There is no doubt that the absorption of immigrants across Scandinavia has posed a problem in a part of the world that had long been able to protect its citizens from the vicissitudes of the global economy due to the size of their respective states’ economic footprint. But with the recent phenomenon that has seen both mainstream left and right wing political currents moving to contest the centre ground across Europe – in the UK exemplified by the convergence of New Labour and Conservative policies around welfare reform, crime, and the economy – space has opened up on the far right and left, with the far right proving more successful in filling the resulting vacuum.

Multiculturalism is the only progressive adaptation to the transformation of western societies by the process of mass immigration that began after the Second World War. But as has been shown with the rise of the far right, the concept is prisoner to the consequences of the West’s continued determination to maintain a balance of power globally which reinforces the view of the peoples of the developing world as belonging to lower civilisations and cultures than our own.

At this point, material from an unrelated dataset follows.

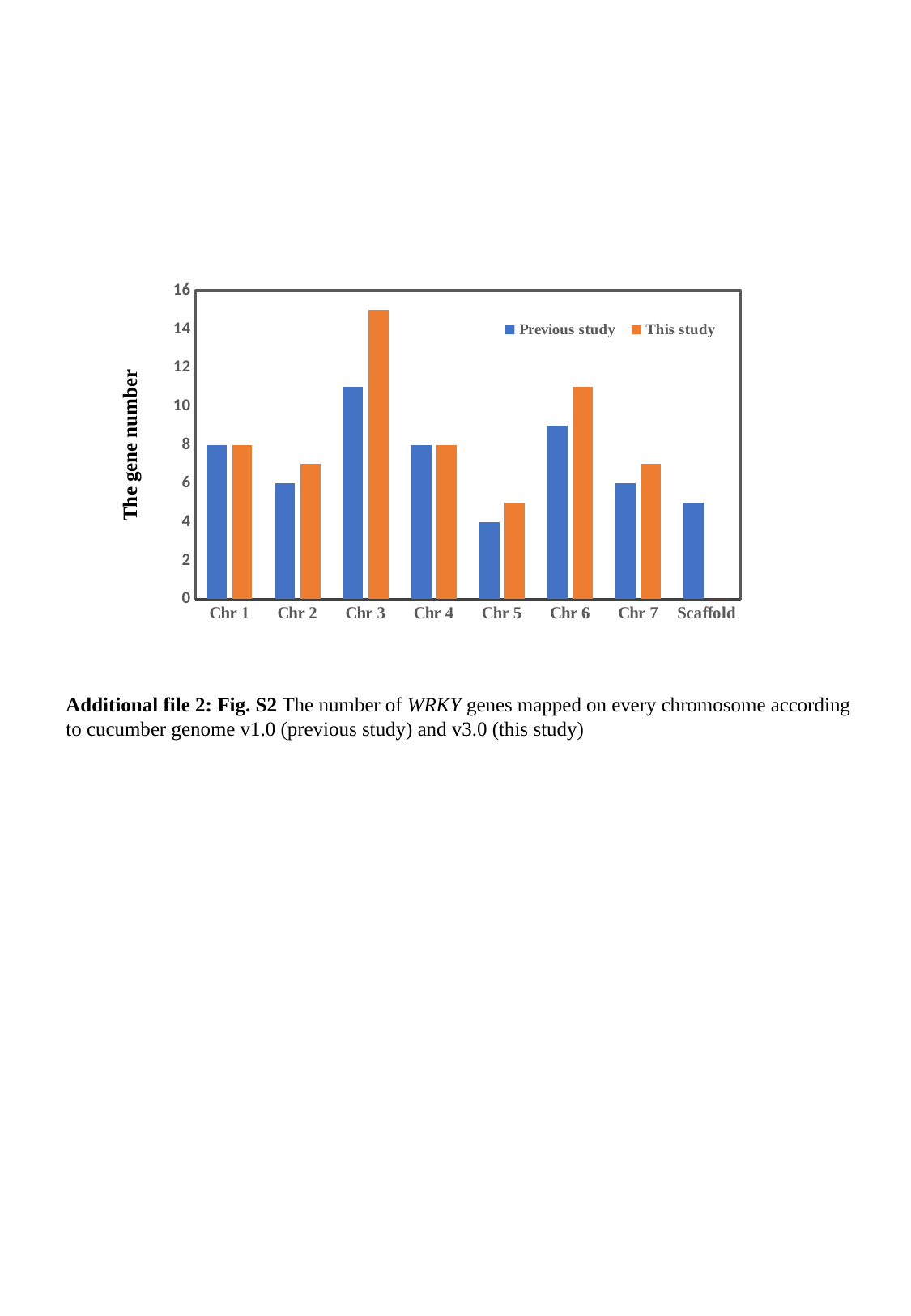
At Chr 3, which series has the larger value, Previous study or This study? This study Which category has the highest value for This study? Chr 3 What kind of chart is shown on the slide? bar chart What is the value for Previous study at Chr 1? 8 What is the difference between the Previous study values for Chr 4 and Chr 5? 4 Which category has the lowest value for Previous study? Chr 5 How many categories are shown on the x axis? 8 Is the value for This study at Chr 3 greater or less than 14? greater How many series does the legend list? 2 What is the value for Previous study at Chr 5? 4 Is the value for This study at Chr 6 greater or less than 10? greater What is the value for This study at Chr 4? 8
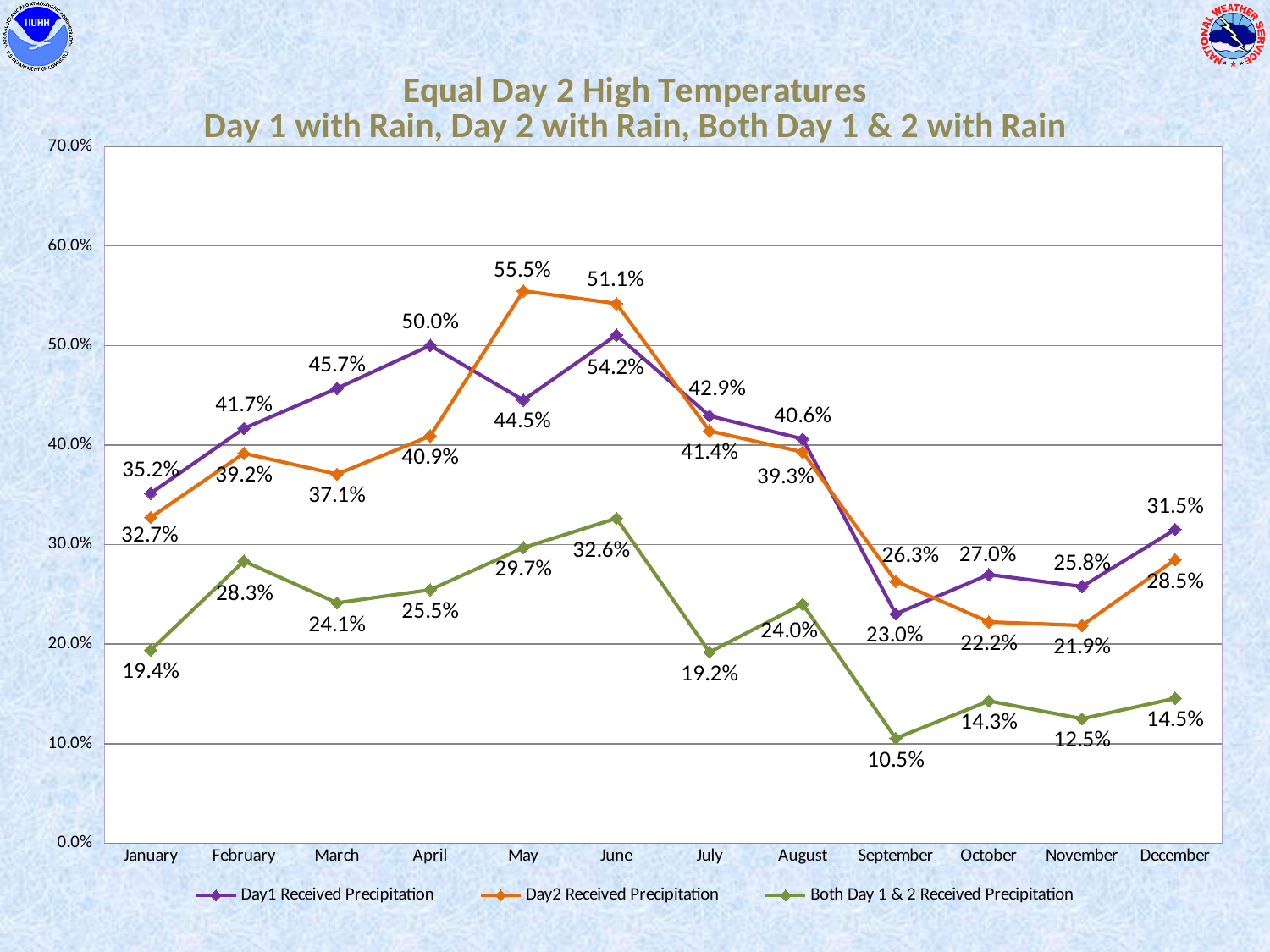
In which month is the Both Day 1 & 2 Received Precipitation series highest? June What is the value for Both Day 1 & 2 Received Precipitation in September? 10.5% How many series does the legend list? 3 What kind of chart is shown on the slide? Line chart In which month is the Day2 Received Precipitation series highest? May What is the value for Day1 Received Precipitation in April? 50.0% How many months are plotted along the x axis? 12 What is the difference between Day1 Received Precipitation and Day2 Received Precipitation in January? 2.5 percentage points In October, which is larger: Day1 Received Precipitation or Day2 Received Precipitation? Day1 Received Precipitation What is the value for Day2 Received Precipitation in May? 55.5% Does the Day1 Received Precipitation series rise or fall from January to April? Rise In which month is the Day1 Received Precipitation series lowest? September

Whenever the mainstream political discourse begins from the standpoint that immigration, asylum seekers and Islam constitute a threat to society, the far right gains traction. Multiculturalism, the concept that all cultures should and can exist in equality and harmony, has come under attack by those who support the wars waged throughout the developing world to maintain a global status quo that is as barbaric as it is unjust.

The onset of the Arab Spring throughout a region of the world where the masses had been politically infantilised for so long with the connivance of the West offers hope that the baneful influence of imperialism and colonialism in the region can and will be weakened at long last.

Meanwhile, back at home, Melanie Phillips and her ilk have much to answer for.